The losses of major female candidates has sparked an aggressive push for a woman on the ticket as vice president, as well as a robust discussion within some quarters of the party over how to better support female candidates at the highest levels.

“It felt important to do something that brought women’s groups together,” said Ilyse Hogue, president of the abortion rights organization Naral Pro-Choice America, a host of the event. “We’re all coming to grips with the fact that there is some deep-seated stuff we have to deal with as a country in order to not just elect a woman but create policy that is centered around women.”

A record number of women serve in Congress, yet female candidates still struggle to win more executive posts like governor or president. Republican women face an even larger gender gap: Of the 37 women who won House seats in 2018, only two were Republicans.

“Voters are still somewhat reluctant to see women in executive posts, and the challenge is both a likability competition and a competence component,” said Gov. Kate Brown, the first female governor of Oregon elected in more than two decades.

For black, Asian, Native American and Latino women, some of the most reliably Democratic voters, the numbers are even starker: Forty-seven of the 127 women serving in Congress in 2020 are women of color. The decision by Senator Kamala Harris of California to drop out of the race before the first round of voting sparked a wave of frustration from some black female activists and politicians over their political standing in Democratic politics.

“Democrats need women of color, plain and simple. They need our votes, organizing, strategic insight and energy to mobilize voters to win in November,” said Aimee Allison, president of She the People, a political advocacy organization for women of color. “Now it’s time for the nominee and the entire Democratic establishment to back our leadership if they want to win.”

Leaders of the organizations hosting the summit say they also wanted to send a message to the party as reproductive rights issues make their way to a majority conservative Supreme Court.

Last week, the court heard its first sustained arguments over abortion since President Trump’s appointments of Justices Neil M. Gorsuch and Brett M. Kavanaugh shifted the court to the right. Next month, the justices will take up whether the Trump administration may allow employers to limit women’s access to free birth control under the Affordable Care Act.

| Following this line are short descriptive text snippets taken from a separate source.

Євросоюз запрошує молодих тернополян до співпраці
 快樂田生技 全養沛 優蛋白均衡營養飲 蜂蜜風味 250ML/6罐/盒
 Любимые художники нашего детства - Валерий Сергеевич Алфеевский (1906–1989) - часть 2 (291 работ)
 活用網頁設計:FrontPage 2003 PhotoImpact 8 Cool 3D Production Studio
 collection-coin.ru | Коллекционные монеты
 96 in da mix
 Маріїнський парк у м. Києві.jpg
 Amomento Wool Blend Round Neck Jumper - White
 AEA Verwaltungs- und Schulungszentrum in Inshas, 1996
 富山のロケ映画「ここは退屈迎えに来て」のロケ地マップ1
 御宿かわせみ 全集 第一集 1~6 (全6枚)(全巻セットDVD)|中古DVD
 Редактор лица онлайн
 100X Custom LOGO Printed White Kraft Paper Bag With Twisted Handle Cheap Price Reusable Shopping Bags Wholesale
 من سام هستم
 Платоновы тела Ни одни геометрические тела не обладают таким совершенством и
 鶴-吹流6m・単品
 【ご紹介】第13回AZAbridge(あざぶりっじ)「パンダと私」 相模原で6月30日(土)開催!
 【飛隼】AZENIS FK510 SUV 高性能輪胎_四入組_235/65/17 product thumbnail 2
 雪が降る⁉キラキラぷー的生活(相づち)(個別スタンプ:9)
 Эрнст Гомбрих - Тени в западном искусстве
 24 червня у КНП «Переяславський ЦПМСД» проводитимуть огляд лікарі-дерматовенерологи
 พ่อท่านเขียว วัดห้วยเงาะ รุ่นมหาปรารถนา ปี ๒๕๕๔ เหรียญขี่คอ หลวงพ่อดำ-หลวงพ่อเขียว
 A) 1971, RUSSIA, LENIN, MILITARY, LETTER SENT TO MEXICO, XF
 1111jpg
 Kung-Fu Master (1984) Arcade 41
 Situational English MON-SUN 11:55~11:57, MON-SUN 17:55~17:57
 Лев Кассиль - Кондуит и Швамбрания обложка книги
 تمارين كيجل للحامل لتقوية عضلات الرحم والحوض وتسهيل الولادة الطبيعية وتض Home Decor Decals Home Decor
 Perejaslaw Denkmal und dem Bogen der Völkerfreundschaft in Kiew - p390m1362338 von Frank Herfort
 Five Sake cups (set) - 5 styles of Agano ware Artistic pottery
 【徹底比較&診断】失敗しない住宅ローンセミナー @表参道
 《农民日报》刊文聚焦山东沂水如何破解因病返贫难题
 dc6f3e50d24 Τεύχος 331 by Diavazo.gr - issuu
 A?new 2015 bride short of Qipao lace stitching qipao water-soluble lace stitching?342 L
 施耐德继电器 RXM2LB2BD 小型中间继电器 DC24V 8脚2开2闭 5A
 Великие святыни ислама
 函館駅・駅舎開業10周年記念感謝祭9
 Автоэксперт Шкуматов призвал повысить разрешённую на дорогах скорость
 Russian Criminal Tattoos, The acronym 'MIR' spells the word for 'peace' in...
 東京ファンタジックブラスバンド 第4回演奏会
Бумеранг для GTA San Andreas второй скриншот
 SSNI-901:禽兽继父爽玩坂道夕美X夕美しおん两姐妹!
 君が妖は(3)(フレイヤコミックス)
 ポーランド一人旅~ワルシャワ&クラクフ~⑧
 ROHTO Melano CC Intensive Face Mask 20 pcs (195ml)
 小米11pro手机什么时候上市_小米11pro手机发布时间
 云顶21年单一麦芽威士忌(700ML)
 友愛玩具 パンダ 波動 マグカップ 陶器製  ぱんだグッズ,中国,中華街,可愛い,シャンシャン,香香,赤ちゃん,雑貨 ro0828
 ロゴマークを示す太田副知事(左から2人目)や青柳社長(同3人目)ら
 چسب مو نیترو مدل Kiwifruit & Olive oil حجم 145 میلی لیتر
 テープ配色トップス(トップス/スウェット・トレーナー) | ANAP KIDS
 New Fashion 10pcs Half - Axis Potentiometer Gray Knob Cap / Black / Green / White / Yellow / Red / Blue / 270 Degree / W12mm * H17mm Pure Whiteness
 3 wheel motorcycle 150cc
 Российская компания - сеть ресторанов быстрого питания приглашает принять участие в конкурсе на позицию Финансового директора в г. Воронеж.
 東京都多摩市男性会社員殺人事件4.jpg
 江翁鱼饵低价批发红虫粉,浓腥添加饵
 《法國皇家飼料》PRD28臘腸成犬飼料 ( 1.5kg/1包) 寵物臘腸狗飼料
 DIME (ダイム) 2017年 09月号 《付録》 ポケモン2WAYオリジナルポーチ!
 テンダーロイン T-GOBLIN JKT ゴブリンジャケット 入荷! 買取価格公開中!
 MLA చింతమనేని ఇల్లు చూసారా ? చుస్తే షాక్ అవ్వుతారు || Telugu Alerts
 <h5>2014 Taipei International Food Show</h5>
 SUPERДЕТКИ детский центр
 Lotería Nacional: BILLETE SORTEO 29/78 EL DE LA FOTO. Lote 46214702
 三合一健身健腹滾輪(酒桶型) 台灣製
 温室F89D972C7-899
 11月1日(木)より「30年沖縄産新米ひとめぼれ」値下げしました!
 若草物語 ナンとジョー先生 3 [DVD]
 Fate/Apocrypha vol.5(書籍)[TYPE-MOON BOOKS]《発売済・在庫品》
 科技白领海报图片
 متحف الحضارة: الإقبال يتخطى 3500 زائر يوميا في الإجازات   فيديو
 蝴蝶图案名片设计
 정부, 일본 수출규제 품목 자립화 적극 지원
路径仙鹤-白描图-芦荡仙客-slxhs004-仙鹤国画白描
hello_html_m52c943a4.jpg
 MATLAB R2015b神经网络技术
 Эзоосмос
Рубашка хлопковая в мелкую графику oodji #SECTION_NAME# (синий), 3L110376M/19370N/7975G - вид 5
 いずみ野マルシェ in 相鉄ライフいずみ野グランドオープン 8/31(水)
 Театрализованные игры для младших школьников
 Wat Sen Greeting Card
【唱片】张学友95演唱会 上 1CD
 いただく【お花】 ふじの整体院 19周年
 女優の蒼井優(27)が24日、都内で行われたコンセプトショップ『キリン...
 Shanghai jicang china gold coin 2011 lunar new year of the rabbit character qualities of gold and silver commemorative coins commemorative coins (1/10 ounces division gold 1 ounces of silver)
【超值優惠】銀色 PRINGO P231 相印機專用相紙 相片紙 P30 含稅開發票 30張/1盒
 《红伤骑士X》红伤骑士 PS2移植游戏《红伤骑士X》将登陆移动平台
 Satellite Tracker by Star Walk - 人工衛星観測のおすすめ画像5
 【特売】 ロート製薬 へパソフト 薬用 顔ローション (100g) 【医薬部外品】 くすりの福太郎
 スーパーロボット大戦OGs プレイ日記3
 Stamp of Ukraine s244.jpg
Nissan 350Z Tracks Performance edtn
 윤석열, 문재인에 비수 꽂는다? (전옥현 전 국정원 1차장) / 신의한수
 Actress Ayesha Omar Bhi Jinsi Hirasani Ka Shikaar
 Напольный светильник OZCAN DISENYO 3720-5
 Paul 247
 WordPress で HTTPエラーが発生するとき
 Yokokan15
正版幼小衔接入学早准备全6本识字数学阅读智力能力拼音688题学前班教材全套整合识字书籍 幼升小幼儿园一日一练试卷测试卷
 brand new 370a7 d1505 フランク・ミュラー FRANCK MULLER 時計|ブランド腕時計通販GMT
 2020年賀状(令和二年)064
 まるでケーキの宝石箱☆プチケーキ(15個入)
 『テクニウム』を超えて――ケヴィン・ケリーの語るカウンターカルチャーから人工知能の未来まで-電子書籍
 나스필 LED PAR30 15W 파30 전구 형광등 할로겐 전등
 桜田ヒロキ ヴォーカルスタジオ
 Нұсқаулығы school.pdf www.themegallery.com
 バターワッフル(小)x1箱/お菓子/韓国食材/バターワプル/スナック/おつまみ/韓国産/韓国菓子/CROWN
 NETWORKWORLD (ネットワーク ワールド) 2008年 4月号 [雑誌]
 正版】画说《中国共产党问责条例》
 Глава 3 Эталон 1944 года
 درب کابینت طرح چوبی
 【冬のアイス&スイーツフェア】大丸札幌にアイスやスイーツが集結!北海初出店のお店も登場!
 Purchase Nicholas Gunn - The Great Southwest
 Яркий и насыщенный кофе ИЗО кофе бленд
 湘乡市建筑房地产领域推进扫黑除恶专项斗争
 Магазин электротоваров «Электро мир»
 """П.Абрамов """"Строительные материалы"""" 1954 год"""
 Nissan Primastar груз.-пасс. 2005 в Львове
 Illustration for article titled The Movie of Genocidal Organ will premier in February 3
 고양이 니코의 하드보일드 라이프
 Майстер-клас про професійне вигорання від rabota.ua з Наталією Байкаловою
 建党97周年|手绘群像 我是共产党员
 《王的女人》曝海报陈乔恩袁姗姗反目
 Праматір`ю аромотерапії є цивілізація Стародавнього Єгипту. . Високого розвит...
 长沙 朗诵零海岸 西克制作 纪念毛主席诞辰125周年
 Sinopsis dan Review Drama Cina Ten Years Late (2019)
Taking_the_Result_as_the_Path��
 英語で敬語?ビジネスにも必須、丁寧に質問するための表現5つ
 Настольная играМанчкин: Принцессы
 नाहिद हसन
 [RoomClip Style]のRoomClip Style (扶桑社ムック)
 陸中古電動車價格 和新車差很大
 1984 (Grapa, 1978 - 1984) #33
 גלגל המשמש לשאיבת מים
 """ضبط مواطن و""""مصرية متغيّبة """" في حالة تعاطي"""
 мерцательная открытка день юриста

While the organizers are planning for an in-person summit, they are exploring options for a virtual gathering should the spread of the coronavirus force the cancellation of events around the national convention. So far, officials at the Democratic National Committee, which is scheduled to take place from July 13 to 16 in Milwaukee, say there are no plans to reschedule the convention or move the proceedings online.

Ms. Hogue said the organizers were not planning a similar effort around the G.O.P. convention, arguing that the Republicans have little interest in issues of gender equality.

“We used to do that,” she said. “But now, we’ve just given up the ghost.”